Black transgender Air Force veteran Vanity Williams shot to death in Houston
Vanity Williams, a 34-year-old Black transgender woman who had recently started nursing school, was shot to death August 3 in the lobby of her apartment building in Houston.
Williams’s friends are remembering her fondly, and they say they don’t know why anyone would want to kill her. But Tristian Sanders, 26, a man who police say was known to Williams, was arrested a week later and charged with murder. She was found in the lobby suffering from multiple gunshot wounds.
Williams had entered nursing school with the goal of opening a medical spa. She was an Air Force veteran who was dedicated to uplifting the Black community and women.
“She created and made a safe space for everybody, so to think that someone would want to hurt her and have a justified reason is something I cannot fathom,” her friend Hope Giselle told Houston’s ABC affiliate.
Williams had a great sense of humor and “had a really dope personality outside of just being able to have really educated conversation and speak truth to power about what it means to be a woman, what it means to be a woman of color,” Giselle added.
Williams was a close friend of Johnáe Wright, a community adviser to the Human Rights Campaign’s NextLevel program. “Words can’t explain the pain that cuts deep into my soul,” Wright said in an HRC press release. “She was my friend, my sister, my heart. Never knew your last text to me would be ‘WYD.’ I will always hold a special place in my heart for you and continue to fight for you and our community.”
“On social media, where she also went by Chanel Williams, friends and loved ones reminisced about her ‘resilient soul, brilliant mind, and beautiful spirit,’ and her love of makeup, nail art, and fashion,” the HRC release notes.
Sanders was arrested by a SWAT team in Luling, La., and jailed in Louisiana before being extradited to Houston.

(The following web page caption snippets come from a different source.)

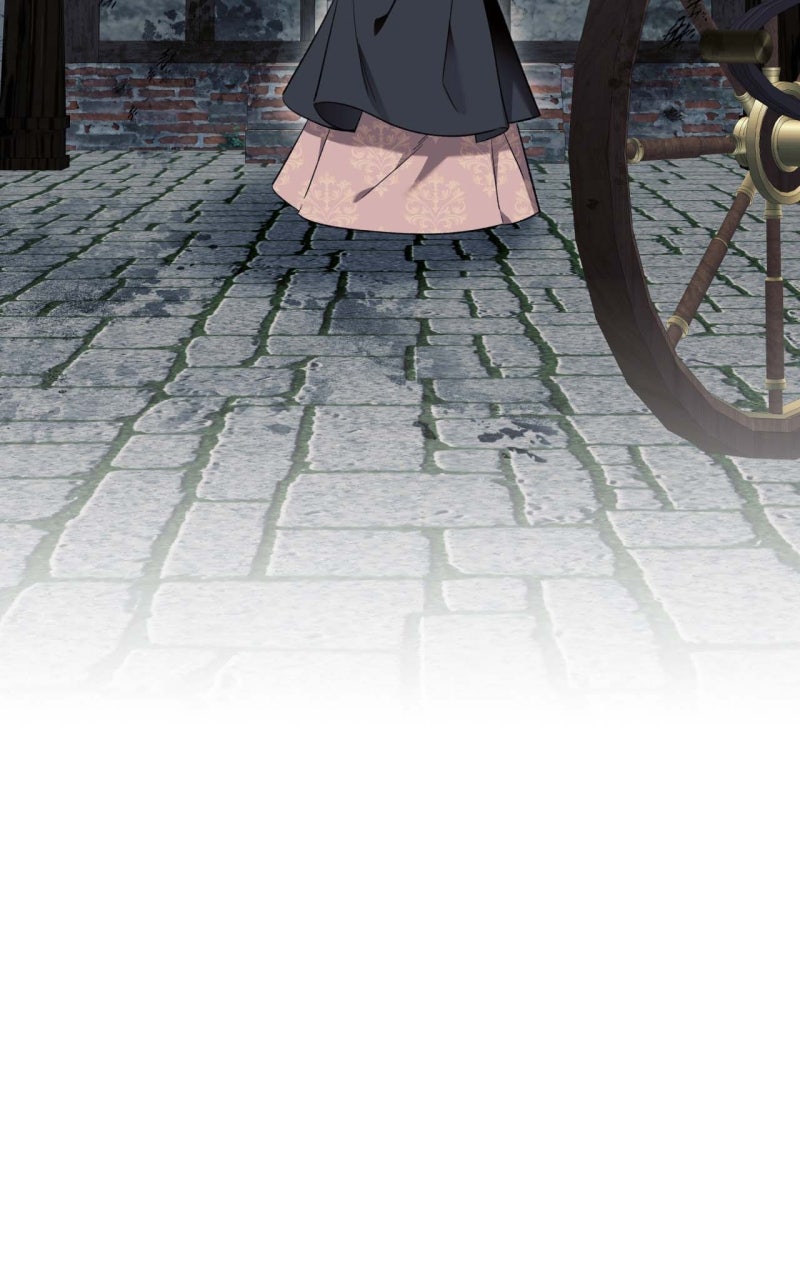 Special Re-Launch: Not YourTypical Reincarnation Story Episode 54 (Season 2 Premiere) page 6 - 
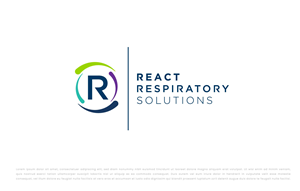 Logo Design by Neutra for this project | Design: #30452273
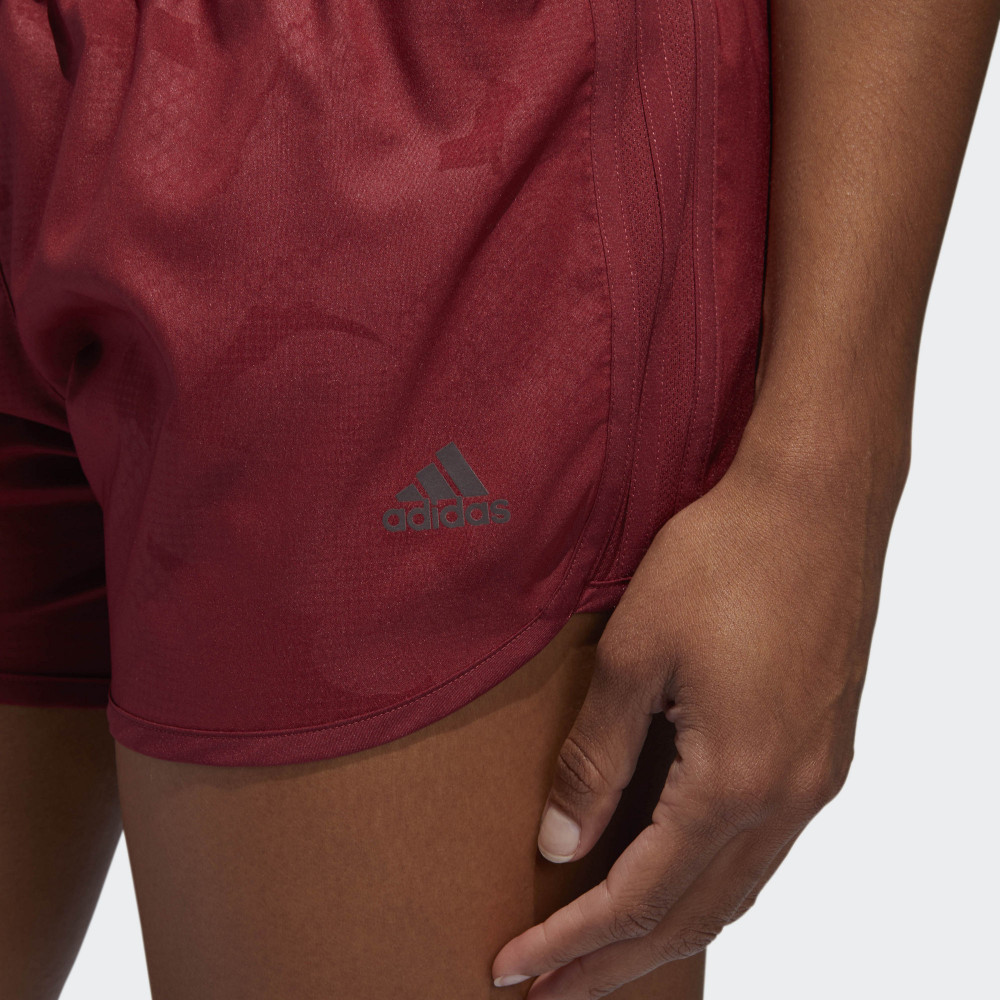 Шорти Adidas M10 Ready-to-Go DM2816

Houston police and other law enforcement agencies that were involved wouldn’t provide information on his relationship with Williams, but her friends told the ABC station they knew each other.
“Across social media, Vanity’s friends echoed a quote she often said: ‘I don’t fear death! I fear injustice!’” Tori Cooper, director of community engagement for HRC’s Transgender Justice Initiative, said in the organization’s release. “Vanity spent her life serving her country and community, and she should still be here today, continuing to pursue her own dreams. Instead, in another senseless death, she was let down by the same forces that continue to plague our community — transphobia, misogynoir, and gun violence. I grieve alongside her loved ones, including those in our NextLevel community.”
A GoFundMe campaign has been set up to assist Williams’s family with funeral expenses.